◆ **READING TEXT**:
'''

The electrochemical machining system according to a seventh aspect of the invention includes the electrochemical machining tool according to one aspect of the first to sixth aspects; a guide section which guides the electrochemical machining tool to be a predetermined advancing direction with respect to the workpiece; and a moving mechanism which advances the electrochemical machining tool.

In such an electrochemical machining system, the non-insulation section in the electrochemical machining tool may be provided to be surrounded by the insulating layer. Therefore, it is possible to reduce the frequency with which the non-contact portion comes into direct contact with the workpiece. Thus, it is possible to perform the electrochemical machining by limiting the frequency of short-circuiting while increasing the electric conduction area.

A method for manufacturing a perforated member according to an eighth aspect of the present invention includes forming a machining hole in the workpiece using the electrochemical machining tool according to one of the first to sixth aspects.

According to the method for manufacturing the perforated member, the non-insulation section in the electrochemical machining tool may be formed to be surrounded by the insulating layer. Therefore, it is possible to reduce the frequency with which the non-contact portion comes into direct contact with the workpiece. Thus, it is possible to perform the electrochemical machining while limiting the frequency of short-circuiting and increasing the electric conduction area.

According to the electrochemical machining tool, the electrochemical machining system and the method for manufacturing the perforated member of the present invention, since the non-insulation section is surrounded by the insulating layer from at least one of the axial direction and the circumferential direction, it is possible to perform the electrochemical machining while limiting the frequency of short-circuiting and increasing the electric conduction area.

'''

◆ **RECORD SET**:

'''

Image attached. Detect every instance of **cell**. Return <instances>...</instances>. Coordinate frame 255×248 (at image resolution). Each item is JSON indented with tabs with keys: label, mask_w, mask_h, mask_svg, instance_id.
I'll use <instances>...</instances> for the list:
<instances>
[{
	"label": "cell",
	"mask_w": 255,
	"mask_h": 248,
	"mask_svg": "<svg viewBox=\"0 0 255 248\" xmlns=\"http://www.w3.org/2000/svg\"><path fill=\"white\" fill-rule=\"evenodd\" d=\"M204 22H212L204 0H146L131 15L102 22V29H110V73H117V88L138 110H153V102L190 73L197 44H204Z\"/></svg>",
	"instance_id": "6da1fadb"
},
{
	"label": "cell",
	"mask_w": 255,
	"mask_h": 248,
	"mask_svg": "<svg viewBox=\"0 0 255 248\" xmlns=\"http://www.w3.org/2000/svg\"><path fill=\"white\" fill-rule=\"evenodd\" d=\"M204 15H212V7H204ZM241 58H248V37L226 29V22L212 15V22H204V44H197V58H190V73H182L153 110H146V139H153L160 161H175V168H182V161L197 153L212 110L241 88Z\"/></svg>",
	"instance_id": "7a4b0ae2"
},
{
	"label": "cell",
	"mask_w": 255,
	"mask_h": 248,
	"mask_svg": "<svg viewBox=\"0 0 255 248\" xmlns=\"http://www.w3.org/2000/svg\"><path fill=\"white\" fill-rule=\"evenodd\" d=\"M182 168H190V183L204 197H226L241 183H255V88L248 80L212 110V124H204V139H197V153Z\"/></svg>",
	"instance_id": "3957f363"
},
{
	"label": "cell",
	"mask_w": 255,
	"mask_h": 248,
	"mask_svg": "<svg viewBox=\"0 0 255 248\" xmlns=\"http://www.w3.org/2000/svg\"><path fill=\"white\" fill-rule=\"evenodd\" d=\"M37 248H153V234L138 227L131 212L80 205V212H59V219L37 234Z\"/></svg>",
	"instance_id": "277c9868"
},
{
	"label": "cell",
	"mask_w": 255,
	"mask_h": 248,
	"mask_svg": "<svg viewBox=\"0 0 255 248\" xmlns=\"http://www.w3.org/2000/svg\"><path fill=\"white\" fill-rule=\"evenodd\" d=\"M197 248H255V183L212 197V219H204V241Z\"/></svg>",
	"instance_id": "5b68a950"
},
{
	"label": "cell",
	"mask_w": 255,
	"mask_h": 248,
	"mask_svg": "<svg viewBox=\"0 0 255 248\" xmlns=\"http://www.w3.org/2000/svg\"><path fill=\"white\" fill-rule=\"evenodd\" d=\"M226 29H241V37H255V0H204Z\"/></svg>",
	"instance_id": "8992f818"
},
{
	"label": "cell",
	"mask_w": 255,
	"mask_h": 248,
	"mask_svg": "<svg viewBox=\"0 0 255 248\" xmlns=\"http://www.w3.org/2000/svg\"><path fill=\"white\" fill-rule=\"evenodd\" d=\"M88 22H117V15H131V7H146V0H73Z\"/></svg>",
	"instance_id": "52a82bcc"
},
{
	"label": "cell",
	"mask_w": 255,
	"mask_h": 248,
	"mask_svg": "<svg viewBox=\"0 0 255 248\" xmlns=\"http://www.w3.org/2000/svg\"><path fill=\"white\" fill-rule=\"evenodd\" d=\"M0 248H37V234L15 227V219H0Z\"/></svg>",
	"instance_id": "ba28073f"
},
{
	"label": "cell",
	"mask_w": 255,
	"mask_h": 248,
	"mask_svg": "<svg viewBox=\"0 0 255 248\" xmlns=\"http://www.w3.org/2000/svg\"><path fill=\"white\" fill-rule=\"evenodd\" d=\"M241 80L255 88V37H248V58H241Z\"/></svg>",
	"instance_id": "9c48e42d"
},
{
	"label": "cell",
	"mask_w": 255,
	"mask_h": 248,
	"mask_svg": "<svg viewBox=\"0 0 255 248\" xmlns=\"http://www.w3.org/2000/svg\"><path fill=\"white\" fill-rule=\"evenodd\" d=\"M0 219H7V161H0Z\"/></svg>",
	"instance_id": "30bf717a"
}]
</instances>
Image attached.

'''
'''

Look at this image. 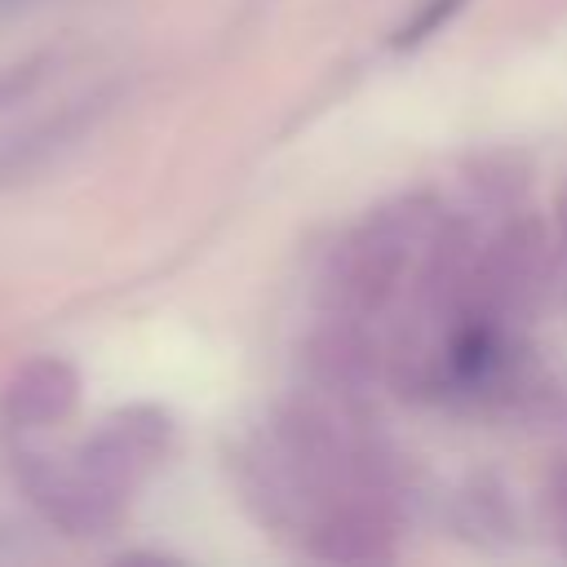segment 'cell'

'''

◆ **WRITTEN TASK A**:
In the electrochemical machining passage, what does the guide section of the seventh-aspect system do?
◆ **WRITTEN TASK B**:
Print everything in the electrochemical machining passage from "In such an electrochemical" down to "while increasing the electric conduction area.".

◆ **TASK ANSWER A**:
It guides the electrochemical machining tool in a predetermined advancing direction with respect to the workpiece.

◆ **TASK ANSWER B**:
In such an electrochemical machining system, the non-insulation section in the electrochemical machining tool may be provided to be surrounded by the insulating layer. Therefore, it is possible to reduce the frequency with which the non-contact portion comes into direct contact with the workpiece. Thus, it is possible to perform the electrochemical machining by limiting the frequency of short-circuiting while increasing the electric conduction area.